- [CHALLENGE] Revise the passage on consciousness and the Given, reproducing the part that opens with the words containing "The main intuition" and closes with "(Chalmers 1996 p.110)", but with "first person experience" changed to "subjective experience".

- [SOURCE EXTRACT]

The main intuition at work is that there is something to be explained--some phenomenon associated with first person experience. . . The only consistent way to get around the intuitions is to deny the problem and the phenomenon altogether. (Chalmers 1996 p.110)

The main theme of this paper is that the second sentence in the above quote does not follow from the first. I intend to get around those intuitions by accounting for their existence, not by denying it. But accounting for their existence is very different from taking it for granted. Just because the existence of consciousness as Chalmers describes it seems to be a brute fact, does not mean that it is a brute fact. If I can come up with an alternative explanation why it seems to Chalmers and others that consciousness forces itself upon us as a brute fact that evades all causal explanation, I do not have to take their claims at face value. And if that alternative explanation is simpler and more coherent than Chalmers', he will no longer have the epistemic right to describes his feelings on this subject as an unquestionable "bedrock of intuitions". For such a supposed bedrock could be used to justify an entirely different theory of consciousness if it were reinterpreted in a different context.

The Sellarsian Alternative to the Given

My primary inspiration for this alternative explanation will be Wilfrid Sellars' critique of "the Myth of the Given". But I will not limit myself to Sellars scholarship. I will borrow from the ideas of those who have built on Sellars' insights, and freely add interpretations of my own. My goal is to sketch an alternative explanation that is directly aimed at Chalmers' description of common sense intuitions, that will enable us to reinterpret them in new and fruitful ways. We can, however, begin with a quote from Sellars' "Empiricism and the Philosophy of Mind", which Sellars considered important enough to put in italics.

For we now recognize that instead of coming to have a concept of something because we have noticed that sort of thing, the ability to notice a sort of thing is already to have the concept of that sort of thing and cannot account for it. (Sellars 1963 p. 176)

- [EXTRACTED ENTRIES]
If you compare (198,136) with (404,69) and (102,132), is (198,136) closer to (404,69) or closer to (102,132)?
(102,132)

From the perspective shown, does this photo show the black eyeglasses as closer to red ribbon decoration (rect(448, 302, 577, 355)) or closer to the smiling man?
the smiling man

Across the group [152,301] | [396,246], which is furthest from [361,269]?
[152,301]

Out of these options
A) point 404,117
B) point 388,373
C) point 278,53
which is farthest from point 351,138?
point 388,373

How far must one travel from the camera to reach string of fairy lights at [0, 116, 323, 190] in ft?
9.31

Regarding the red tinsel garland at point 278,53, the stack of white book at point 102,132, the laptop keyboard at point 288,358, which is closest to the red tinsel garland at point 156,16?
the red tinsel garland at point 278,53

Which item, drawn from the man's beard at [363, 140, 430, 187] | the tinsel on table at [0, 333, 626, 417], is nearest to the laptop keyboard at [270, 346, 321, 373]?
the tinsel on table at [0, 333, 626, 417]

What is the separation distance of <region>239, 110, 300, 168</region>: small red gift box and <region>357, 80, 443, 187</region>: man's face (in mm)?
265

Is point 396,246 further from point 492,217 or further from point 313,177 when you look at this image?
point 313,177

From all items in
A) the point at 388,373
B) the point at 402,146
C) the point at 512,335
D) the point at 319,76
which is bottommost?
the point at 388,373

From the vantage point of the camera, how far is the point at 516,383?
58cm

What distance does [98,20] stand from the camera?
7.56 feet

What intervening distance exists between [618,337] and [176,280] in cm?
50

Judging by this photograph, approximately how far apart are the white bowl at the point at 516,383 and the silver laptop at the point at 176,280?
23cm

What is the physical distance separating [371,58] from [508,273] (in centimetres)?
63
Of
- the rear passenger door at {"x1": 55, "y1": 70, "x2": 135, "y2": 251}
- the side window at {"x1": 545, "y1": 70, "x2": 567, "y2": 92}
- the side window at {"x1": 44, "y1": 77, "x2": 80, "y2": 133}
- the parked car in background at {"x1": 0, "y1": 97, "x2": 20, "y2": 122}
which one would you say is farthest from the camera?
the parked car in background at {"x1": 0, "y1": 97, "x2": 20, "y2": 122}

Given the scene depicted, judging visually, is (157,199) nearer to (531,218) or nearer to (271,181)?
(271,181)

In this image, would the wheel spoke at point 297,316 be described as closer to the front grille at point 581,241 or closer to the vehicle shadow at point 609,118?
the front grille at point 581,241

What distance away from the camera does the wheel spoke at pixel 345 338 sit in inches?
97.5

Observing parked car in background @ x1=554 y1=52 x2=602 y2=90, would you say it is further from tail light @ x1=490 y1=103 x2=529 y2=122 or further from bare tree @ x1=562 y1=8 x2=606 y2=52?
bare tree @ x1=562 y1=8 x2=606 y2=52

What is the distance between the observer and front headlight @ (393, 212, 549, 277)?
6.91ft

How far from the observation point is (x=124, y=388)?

- [REPLY TO THE TASK]
The main intuition at work is that there is something to be explained--some phenomenon associated with subjective experience. . . The only consistent way to get around the intuitions is to deny the problem and the phenomenon altogether. (Chalmers 1996 p.110)